In connection with this opinion, I have examined originals or copies, certified or otherwise identified to my satisfaction, of such corporate records of the Company and such other documents, records, certificates and other instruments of officials of the Company, public officials and others as I have deemed necessary or appropriate as a basis for the opinion set forth herein. I have assumed the genuineness of all signatures, the authenticity of all documents submitted to me as originals and the conformity to authentic original documents of all copies submitted to me as conformed and certified or reproduced copies. As to any facts material to the opinion expressed herein which I have not independently established or verified, I have relied upon statements and representations of officers and other representatives of the Company and others.
I am admitted to the practice of law in the Commonwealth of Massachusetts, and I express no opinion with respect to any other laws.
Based on the foregoing, I am of the opinion that the Shares have been duly authorized for issuance by the Company and, upon issuance and delivery against payment therefor in accordance with the terms of the Plan, such Shares will be validly issued, fully paid and nonassessable, and the Rights attached thereto will be validly issued.
I hereby consent to the filing of this opinion as an exhibit to the Registration Statement.
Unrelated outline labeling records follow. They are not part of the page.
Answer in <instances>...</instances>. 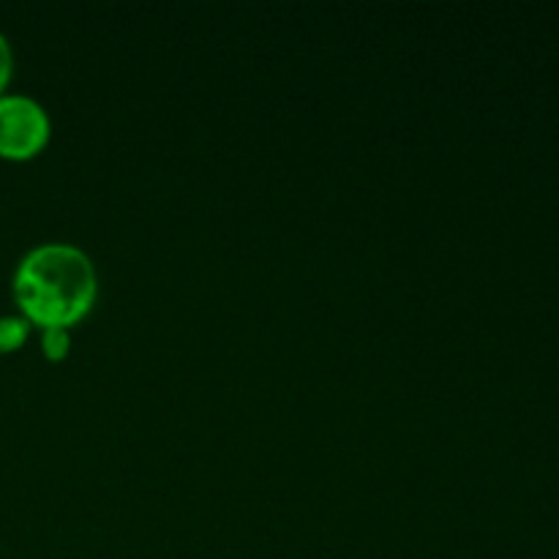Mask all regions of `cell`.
<instances>
[{
    "mask_svg": "<svg viewBox=\"0 0 559 559\" xmlns=\"http://www.w3.org/2000/svg\"><path fill=\"white\" fill-rule=\"evenodd\" d=\"M52 136V120L44 104L25 93L0 96V158L5 162H31Z\"/></svg>",
    "mask_w": 559,
    "mask_h": 559,
    "instance_id": "2",
    "label": "cell"
},
{
    "mask_svg": "<svg viewBox=\"0 0 559 559\" xmlns=\"http://www.w3.org/2000/svg\"><path fill=\"white\" fill-rule=\"evenodd\" d=\"M11 298L31 325L74 328L98 300V273L91 254L66 240L27 249L11 276Z\"/></svg>",
    "mask_w": 559,
    "mask_h": 559,
    "instance_id": "1",
    "label": "cell"
},
{
    "mask_svg": "<svg viewBox=\"0 0 559 559\" xmlns=\"http://www.w3.org/2000/svg\"><path fill=\"white\" fill-rule=\"evenodd\" d=\"M33 325L22 314H3L0 317V355H11L22 349L31 338Z\"/></svg>",
    "mask_w": 559,
    "mask_h": 559,
    "instance_id": "3",
    "label": "cell"
},
{
    "mask_svg": "<svg viewBox=\"0 0 559 559\" xmlns=\"http://www.w3.org/2000/svg\"><path fill=\"white\" fill-rule=\"evenodd\" d=\"M11 76H14V49H11L9 38L0 33V96L11 85Z\"/></svg>",
    "mask_w": 559,
    "mask_h": 559,
    "instance_id": "5",
    "label": "cell"
},
{
    "mask_svg": "<svg viewBox=\"0 0 559 559\" xmlns=\"http://www.w3.org/2000/svg\"><path fill=\"white\" fill-rule=\"evenodd\" d=\"M41 353L49 364H60L71 355V331L63 328H47L41 331Z\"/></svg>",
    "mask_w": 559,
    "mask_h": 559,
    "instance_id": "4",
    "label": "cell"
}]
</instances>
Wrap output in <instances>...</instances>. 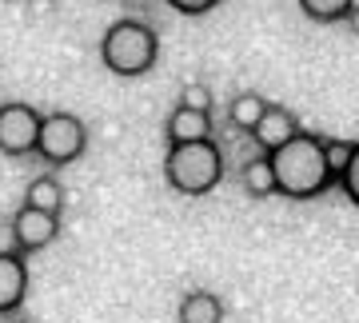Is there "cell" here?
Returning <instances> with one entry per match:
<instances>
[{
    "instance_id": "obj_1",
    "label": "cell",
    "mask_w": 359,
    "mask_h": 323,
    "mask_svg": "<svg viewBox=\"0 0 359 323\" xmlns=\"http://www.w3.org/2000/svg\"><path fill=\"white\" fill-rule=\"evenodd\" d=\"M271 176H276V192L292 195V200H316L320 192L332 188V172H327V156H323V140L299 132L295 140L268 156Z\"/></svg>"
},
{
    "instance_id": "obj_2",
    "label": "cell",
    "mask_w": 359,
    "mask_h": 323,
    "mask_svg": "<svg viewBox=\"0 0 359 323\" xmlns=\"http://www.w3.org/2000/svg\"><path fill=\"white\" fill-rule=\"evenodd\" d=\"M160 56V36L144 20H116L100 40V60L116 76H144Z\"/></svg>"
},
{
    "instance_id": "obj_3",
    "label": "cell",
    "mask_w": 359,
    "mask_h": 323,
    "mask_svg": "<svg viewBox=\"0 0 359 323\" xmlns=\"http://www.w3.org/2000/svg\"><path fill=\"white\" fill-rule=\"evenodd\" d=\"M164 180L180 195H208L224 180V160L212 140L204 144H172L164 160Z\"/></svg>"
},
{
    "instance_id": "obj_4",
    "label": "cell",
    "mask_w": 359,
    "mask_h": 323,
    "mask_svg": "<svg viewBox=\"0 0 359 323\" xmlns=\"http://www.w3.org/2000/svg\"><path fill=\"white\" fill-rule=\"evenodd\" d=\"M88 148V132L80 124V116L72 112H52L40 120V140H36V156L52 168H65L72 164L80 152Z\"/></svg>"
},
{
    "instance_id": "obj_5",
    "label": "cell",
    "mask_w": 359,
    "mask_h": 323,
    "mask_svg": "<svg viewBox=\"0 0 359 323\" xmlns=\"http://www.w3.org/2000/svg\"><path fill=\"white\" fill-rule=\"evenodd\" d=\"M40 112L32 104H0V152L4 156H28L36 152L40 140Z\"/></svg>"
},
{
    "instance_id": "obj_6",
    "label": "cell",
    "mask_w": 359,
    "mask_h": 323,
    "mask_svg": "<svg viewBox=\"0 0 359 323\" xmlns=\"http://www.w3.org/2000/svg\"><path fill=\"white\" fill-rule=\"evenodd\" d=\"M56 235H60V220L48 216V212L20 207V212L13 216V244H16V252H40V247H48Z\"/></svg>"
},
{
    "instance_id": "obj_7",
    "label": "cell",
    "mask_w": 359,
    "mask_h": 323,
    "mask_svg": "<svg viewBox=\"0 0 359 323\" xmlns=\"http://www.w3.org/2000/svg\"><path fill=\"white\" fill-rule=\"evenodd\" d=\"M28 296V263L20 252H0V315H8Z\"/></svg>"
},
{
    "instance_id": "obj_8",
    "label": "cell",
    "mask_w": 359,
    "mask_h": 323,
    "mask_svg": "<svg viewBox=\"0 0 359 323\" xmlns=\"http://www.w3.org/2000/svg\"><path fill=\"white\" fill-rule=\"evenodd\" d=\"M295 136H299V120H295L287 108H271V104H268V112L259 116V124L252 128V140H256L268 156L276 152V148H283L287 140H295Z\"/></svg>"
},
{
    "instance_id": "obj_9",
    "label": "cell",
    "mask_w": 359,
    "mask_h": 323,
    "mask_svg": "<svg viewBox=\"0 0 359 323\" xmlns=\"http://www.w3.org/2000/svg\"><path fill=\"white\" fill-rule=\"evenodd\" d=\"M208 136H212V112H196V108L180 104L168 116V140L172 144H204Z\"/></svg>"
},
{
    "instance_id": "obj_10",
    "label": "cell",
    "mask_w": 359,
    "mask_h": 323,
    "mask_svg": "<svg viewBox=\"0 0 359 323\" xmlns=\"http://www.w3.org/2000/svg\"><path fill=\"white\" fill-rule=\"evenodd\" d=\"M180 323H224V303L212 291H188L176 308Z\"/></svg>"
},
{
    "instance_id": "obj_11",
    "label": "cell",
    "mask_w": 359,
    "mask_h": 323,
    "mask_svg": "<svg viewBox=\"0 0 359 323\" xmlns=\"http://www.w3.org/2000/svg\"><path fill=\"white\" fill-rule=\"evenodd\" d=\"M25 207H36V212L60 216V207H65V188H60V180H52V176H36V180L28 184Z\"/></svg>"
},
{
    "instance_id": "obj_12",
    "label": "cell",
    "mask_w": 359,
    "mask_h": 323,
    "mask_svg": "<svg viewBox=\"0 0 359 323\" xmlns=\"http://www.w3.org/2000/svg\"><path fill=\"white\" fill-rule=\"evenodd\" d=\"M240 180H244V192L264 200V195L276 192V176H271V164L268 156H256V160H248L244 168H240Z\"/></svg>"
},
{
    "instance_id": "obj_13",
    "label": "cell",
    "mask_w": 359,
    "mask_h": 323,
    "mask_svg": "<svg viewBox=\"0 0 359 323\" xmlns=\"http://www.w3.org/2000/svg\"><path fill=\"white\" fill-rule=\"evenodd\" d=\"M264 112H268V104L259 100L256 92H240V96L231 100V108H228L231 124H236V128H244V132H252V128H256Z\"/></svg>"
},
{
    "instance_id": "obj_14",
    "label": "cell",
    "mask_w": 359,
    "mask_h": 323,
    "mask_svg": "<svg viewBox=\"0 0 359 323\" xmlns=\"http://www.w3.org/2000/svg\"><path fill=\"white\" fill-rule=\"evenodd\" d=\"M295 4L304 8L308 20H320V25L344 20V16H351V8H355V0H295Z\"/></svg>"
},
{
    "instance_id": "obj_15",
    "label": "cell",
    "mask_w": 359,
    "mask_h": 323,
    "mask_svg": "<svg viewBox=\"0 0 359 323\" xmlns=\"http://www.w3.org/2000/svg\"><path fill=\"white\" fill-rule=\"evenodd\" d=\"M323 156H327V172H332V180H344L347 168H351V156H355V144L323 140Z\"/></svg>"
},
{
    "instance_id": "obj_16",
    "label": "cell",
    "mask_w": 359,
    "mask_h": 323,
    "mask_svg": "<svg viewBox=\"0 0 359 323\" xmlns=\"http://www.w3.org/2000/svg\"><path fill=\"white\" fill-rule=\"evenodd\" d=\"M339 188H344V195L351 200V204L359 207V144H355V156H351V168H347V176L339 180Z\"/></svg>"
},
{
    "instance_id": "obj_17",
    "label": "cell",
    "mask_w": 359,
    "mask_h": 323,
    "mask_svg": "<svg viewBox=\"0 0 359 323\" xmlns=\"http://www.w3.org/2000/svg\"><path fill=\"white\" fill-rule=\"evenodd\" d=\"M184 108H196V112H212V96H208V88H200V84H188V92H184Z\"/></svg>"
},
{
    "instance_id": "obj_18",
    "label": "cell",
    "mask_w": 359,
    "mask_h": 323,
    "mask_svg": "<svg viewBox=\"0 0 359 323\" xmlns=\"http://www.w3.org/2000/svg\"><path fill=\"white\" fill-rule=\"evenodd\" d=\"M176 13H184V16H204V13H212L219 0H168Z\"/></svg>"
},
{
    "instance_id": "obj_19",
    "label": "cell",
    "mask_w": 359,
    "mask_h": 323,
    "mask_svg": "<svg viewBox=\"0 0 359 323\" xmlns=\"http://www.w3.org/2000/svg\"><path fill=\"white\" fill-rule=\"evenodd\" d=\"M351 28L359 32V8H351Z\"/></svg>"
}]
</instances>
In giving my consent, I do not thereby admit that I am included in the category of persons whose consent is required under Section 7 of the Securities Act or the rules and regulations promulgated thereunder.
Sincerely,
/s/ Craig Barrows
Craig Barrows
Vice President, General Counsel
Exhibit 23.1
CONSENT OF INDEPENDENT REGISTERED PUBLIC ACCOUNTING FIRM
The Board of Directors
Mercury Computer Systems, Inc.:
We consent to the use of our report dated September 12, 2006, with respect to the consolidated balance sheet of Mercury Computer Systems, Inc. and subsidiaries as of June 30, 2006, and the related consolidated statements of operations, changes in shareholders equity and comprehensive (loss) income, and cash flows for the year ended June 30, 2006, and the related financial statement schedule II, which report appears in the annual report on Form 10-K of Mercury Computer Systems, Inc. dated September 13, 2006, and to the use of our report on managements assessment of the effectiveness of internal control over financial reporting and the effectiveness of internal control over financial reporting as of June 30, 2006. Both reports are incorporated herein by reference.
Our report on the consolidated financial statements and related financial statement schedule refers to a change in the method of accounting for stock-based compensation upon the adoption of Statement of Financial Accounting Standards No. 123(R), Share-Based Payment.
/s/ KPMG LLP
Boston, Massachusetts
November 30, 2006
Exhibit 23.2
CONSENT OF INDEPENDENT REGISTERED PUBLIC ACCOUNTING FIRM
We hereby consent to the incorporation by reference in this Registration Statement on Form S-8 of our report dated September 13, 2005 relating to the financial statements and financial statement schedule, which appears in Mercury Computer Systems, Inc.s Annual Report on Form 10-K for the year ended June 30, 2005.